» **Task requirements**
Output the records exactly. Include every line.

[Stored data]
-- Opening Marker --

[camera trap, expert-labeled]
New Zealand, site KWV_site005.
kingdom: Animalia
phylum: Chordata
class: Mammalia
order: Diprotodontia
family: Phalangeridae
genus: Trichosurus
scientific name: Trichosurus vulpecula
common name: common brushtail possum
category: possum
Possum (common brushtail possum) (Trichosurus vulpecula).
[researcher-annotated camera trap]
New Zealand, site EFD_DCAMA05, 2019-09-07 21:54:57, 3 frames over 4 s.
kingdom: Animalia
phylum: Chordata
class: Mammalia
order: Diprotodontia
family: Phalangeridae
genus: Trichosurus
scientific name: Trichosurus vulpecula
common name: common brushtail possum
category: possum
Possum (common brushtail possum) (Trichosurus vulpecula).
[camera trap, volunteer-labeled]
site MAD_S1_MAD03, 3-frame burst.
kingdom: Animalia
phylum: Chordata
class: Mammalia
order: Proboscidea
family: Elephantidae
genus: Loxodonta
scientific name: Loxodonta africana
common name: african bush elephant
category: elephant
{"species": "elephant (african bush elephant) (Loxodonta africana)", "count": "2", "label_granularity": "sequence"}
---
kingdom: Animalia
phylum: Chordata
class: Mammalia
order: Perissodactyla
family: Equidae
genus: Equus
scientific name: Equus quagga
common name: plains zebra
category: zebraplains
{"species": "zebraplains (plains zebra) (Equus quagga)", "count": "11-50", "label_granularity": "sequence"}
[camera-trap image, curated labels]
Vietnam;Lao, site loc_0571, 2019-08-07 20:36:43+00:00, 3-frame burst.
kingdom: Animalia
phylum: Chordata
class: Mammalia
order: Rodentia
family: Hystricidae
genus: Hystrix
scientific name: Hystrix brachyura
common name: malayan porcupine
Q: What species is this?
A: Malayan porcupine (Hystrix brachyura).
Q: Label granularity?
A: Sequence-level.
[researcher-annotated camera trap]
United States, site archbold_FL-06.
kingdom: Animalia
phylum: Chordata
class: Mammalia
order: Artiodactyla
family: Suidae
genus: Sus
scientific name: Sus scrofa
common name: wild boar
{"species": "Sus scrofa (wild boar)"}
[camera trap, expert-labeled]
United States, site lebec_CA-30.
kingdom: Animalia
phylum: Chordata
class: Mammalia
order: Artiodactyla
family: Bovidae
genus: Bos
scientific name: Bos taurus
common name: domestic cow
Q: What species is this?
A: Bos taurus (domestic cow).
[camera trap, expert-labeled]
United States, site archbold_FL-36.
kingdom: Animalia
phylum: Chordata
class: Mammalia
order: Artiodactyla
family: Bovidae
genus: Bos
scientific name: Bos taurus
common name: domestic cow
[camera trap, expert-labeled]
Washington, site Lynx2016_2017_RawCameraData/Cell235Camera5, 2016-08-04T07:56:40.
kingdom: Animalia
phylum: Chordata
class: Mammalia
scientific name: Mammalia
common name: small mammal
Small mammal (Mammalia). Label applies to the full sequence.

-- Closing Marker --

» **Task output**
[camera trap, expert-labeled]
New Zealand, site KWV_site005.
kingdom: Animalia
phylum: Chordata
class: Mammalia
order: Diprotodontia
family: Phalangeridae
genus: Trichosurus
scientific name: Trichosurus vulpecula
common name: common brushtail possum
category: possum
Possum (common brushtail possum) (Trichosurus vulpecula).
[researcher-annotated camera trap]
New Zealand, site EFD_DCAMA05, 2019-09-07 21:54:57, 3 frames over 4 s.
kingdom: Animalia
phylum: Chordata
class: Mammalia
order: Diprotodontia
family: Phalangeridae
genus: Trichosurus
scientific name: Trichosurus vulpecula
common name: common brushtail possum
category: possum
Possum (common brushtail possum) (Trichosurus vulpecula).
[camera trap, volunteer-labeled]
site MAD_S1_MAD03, 3-frame burst.
kingdom: Animalia
phylum: Chordata
class: Mammalia
order: Proboscidea
family: Elephantidae
genus: Loxodonta
scientific name: Loxodonta africana
common name: african bush elephant
category: elephant
{"species": "elephant (african bush elephant) (Loxodonta africana)", "count": "2", "label_granularity": "sequence"}
---
kingdom: Animalia
phylum: Chordata
class: Mammalia
order: Perissodactyla
family: Equidae
genus: Equus
scientific name: Equus quagga
common name: plains zebra
category: zebraplains
{"species": "zebraplains (plains zebra) (Equus quagga)", "count": "11-50", "label_granularity": "sequence"}
[camera-trap image, curated labels]
Vietnam;Lao, site loc_0571, 2019-08-07 20:36:43+00:00, 3-frame burst.
kingdom: Animalia
phylum: Chordata
class: Mammalia
order: Rodentia
family: Hystricidae
genus: Hystrix
scientific name: Hystrix brachyura
common name: malayan porcupine
Q: What species is this?
A: Malayan porcupine (Hystrix brachyura).
Q: Label granularity?
A: Sequence-level.
[researcher-annotated camera trap]
United States, site archbold_FL-06.
kingdom: Animalia
phylum: Chordata
class: Mammalia
order: Artiodactyla
family: Suidae
genus: Sus
scientific name: Sus scrofa
common name: wild boar
{"species": "Sus scrofa (wild boar)"}
[camera trap, expert-labeled]
United States, site lebec_CA-30.
kingdom: Animalia
phylum: Chordata
class: Mammalia
order: Artiodactyla
family: Bovidae
genus: Bos
scientific name: Bos taurus
common name: domestic cow
Q: What species is this?
A: Bos taurus (domestic cow).
[camera trap, expert-labeled]
United States, site archbold_FL-36.
kingdom: Animalia
phylum: Chordata
class: Mammalia
order: Artiodactyla
family: Bovidae
genus: Bos
scientific name: Bos taurus
common name: domestic cow
[camera trap, expert-labeled]
Washington, site Lynx2016_2017_RawCameraData/Cell235Camera5, 2016-08-04T07:56:40.
kingdom: Animalia
phylum: Chordata
class: Mammalia
scientific name: Mammalia
common name: small mammal
Small mammal (Mammalia). Label applies to the full sequence.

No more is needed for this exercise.